This post will demonstrate autoscaling in Azure virtual machines.
While I spend most of my time working with PaaS (platform as a service) components of Azure such as Cloud Services and Websites, I frequently need to help customers with solutions that require IaaS (infrastructure as a service) virtual machines. A topic that comes up very regularly in both of those conversations is how autoscaling works.
The short version is that you have to pre-provision virtual machines, and autoscale turns them on or off according to the rules you specify. One of those rules might be queue length, enabling you to build a highly scalable solution that provides cloud elasticity.
Autoscaling Virtual Machines
Let’s look at autoscaling virtual machines. To autoscale a virtual machine, you need to pre-provision the number of VMs and add them to an availability set. Using the Azure Management Portal to create the VM, I choose a Windows Server 2012 R2 Datacenter image and provide the name, size, and credentials.
The next page allows me to specify the cloud service, region or VNet, storage account, and an availability set. If I don’t already have an availability set, I can create one. I already created one called “AVSet”, so I add the new VM to the existing availability set.
Finally add the extensions required for your VM and click OK to create the VM. Make sure to enable the VM Agent, we’ll use that later.
You can see that I’ve created 5 virtual machines.
I’ve forgotten to place VM2 in the availability set. No problem, I can go to it’s configuration and add it to the availability set.
This is the benefit of autoscaling and the cloud. I might use the virtual machine for a stateless web application where it’s unlikely that I need all 5 virtual machines running constantly.

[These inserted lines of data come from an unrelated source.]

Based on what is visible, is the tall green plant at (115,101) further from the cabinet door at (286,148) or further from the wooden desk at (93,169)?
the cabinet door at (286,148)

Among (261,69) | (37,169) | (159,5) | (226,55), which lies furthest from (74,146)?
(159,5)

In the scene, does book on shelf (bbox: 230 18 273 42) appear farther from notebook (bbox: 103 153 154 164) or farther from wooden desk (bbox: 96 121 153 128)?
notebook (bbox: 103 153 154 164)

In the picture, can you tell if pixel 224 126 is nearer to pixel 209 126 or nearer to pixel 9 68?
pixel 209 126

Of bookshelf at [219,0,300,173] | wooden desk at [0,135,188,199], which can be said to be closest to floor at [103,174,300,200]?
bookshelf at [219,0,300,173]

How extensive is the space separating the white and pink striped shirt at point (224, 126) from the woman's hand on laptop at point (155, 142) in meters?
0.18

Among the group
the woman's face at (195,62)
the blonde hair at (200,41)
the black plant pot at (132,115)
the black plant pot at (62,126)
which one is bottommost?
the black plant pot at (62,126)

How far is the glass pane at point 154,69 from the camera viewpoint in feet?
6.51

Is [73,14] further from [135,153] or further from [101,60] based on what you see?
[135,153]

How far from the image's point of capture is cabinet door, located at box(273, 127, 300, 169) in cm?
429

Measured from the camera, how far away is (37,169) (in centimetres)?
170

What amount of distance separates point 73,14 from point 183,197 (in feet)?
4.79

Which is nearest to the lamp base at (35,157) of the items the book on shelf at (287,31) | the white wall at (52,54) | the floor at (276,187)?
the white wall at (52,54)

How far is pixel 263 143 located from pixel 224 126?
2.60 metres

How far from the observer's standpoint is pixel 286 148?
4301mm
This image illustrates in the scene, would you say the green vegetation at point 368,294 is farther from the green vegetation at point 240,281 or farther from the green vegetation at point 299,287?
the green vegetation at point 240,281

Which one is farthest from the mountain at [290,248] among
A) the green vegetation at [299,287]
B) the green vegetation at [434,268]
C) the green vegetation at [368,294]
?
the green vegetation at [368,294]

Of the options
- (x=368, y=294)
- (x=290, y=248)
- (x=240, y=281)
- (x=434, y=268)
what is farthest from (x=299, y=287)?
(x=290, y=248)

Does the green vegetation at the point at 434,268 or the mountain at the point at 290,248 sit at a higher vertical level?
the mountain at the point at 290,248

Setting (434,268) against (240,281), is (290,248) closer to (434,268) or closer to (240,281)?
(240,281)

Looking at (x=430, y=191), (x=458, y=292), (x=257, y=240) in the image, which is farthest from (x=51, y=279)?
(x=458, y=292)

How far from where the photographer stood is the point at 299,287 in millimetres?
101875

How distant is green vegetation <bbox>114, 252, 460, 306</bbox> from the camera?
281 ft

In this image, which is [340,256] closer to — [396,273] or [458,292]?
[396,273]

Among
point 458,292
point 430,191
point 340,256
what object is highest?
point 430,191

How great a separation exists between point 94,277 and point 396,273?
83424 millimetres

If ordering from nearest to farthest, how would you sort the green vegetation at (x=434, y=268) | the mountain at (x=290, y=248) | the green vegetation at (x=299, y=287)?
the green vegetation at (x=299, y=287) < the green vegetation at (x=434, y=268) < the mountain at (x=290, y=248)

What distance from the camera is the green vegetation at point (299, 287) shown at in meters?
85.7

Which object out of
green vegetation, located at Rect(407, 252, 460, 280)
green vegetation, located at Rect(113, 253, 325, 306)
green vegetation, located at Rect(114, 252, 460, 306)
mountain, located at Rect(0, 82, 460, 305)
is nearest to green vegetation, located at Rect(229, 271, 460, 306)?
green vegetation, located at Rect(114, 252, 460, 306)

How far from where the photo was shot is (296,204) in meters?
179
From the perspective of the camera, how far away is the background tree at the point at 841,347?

If I were running this on-premises, I would typically just leave them running, consuming resources that I don’t actually utilize (overprovisioned). I can reduce my cost by running them in the cloud and only utilize the resources that I need when I need them. Autoscale for virtual machines simply turns some of the VMs on or off depending on rules that I specify.
To show this. let’s configure autoscale for my availability set. Once VM5 is in the Running state, I go to the Cloud Services tool in the portal and then navigate to my cloud service’s dashboard. On the dashboard I will see a section for autoscale status:
It says that it can save up to 60% by configuring autoscale. Click the link to configure autoscale. This is the most typical demo that you’ll see, scaling by CPU. In this screenshot, I’ve configured autoscale to start at 1 instance. The target CPU range is between 60% and 80%. If it exceeds that range, then we’ll scale up 2 more instances and then wait 20 minutes for the next action. If the target is less than that range, we’ll scale down by 1 instance and wait 20 minutes.
Easy enough to understand. A lesser known but incredibly cool pattern is scaling by queues. In a previous post, I wrote about Solving a throttling problem with Azure where I used a queue-centric work pattern. Notice the Scale by Metric option provides Queue as an option:
That means we can scale based on how many messages are waiting in the queue. If the messages are increasing, then our application is not able to process them fast enough, thus we need more capacity. Once the number of messages levels off, we don’t need the additional capacity, so we can turn the VMs off until they are needed again.
I changed my autoscale settings to use a Service Bus queue, scaling up by 1 instance every 5 minutes and down by 1 instance every 5 minutes.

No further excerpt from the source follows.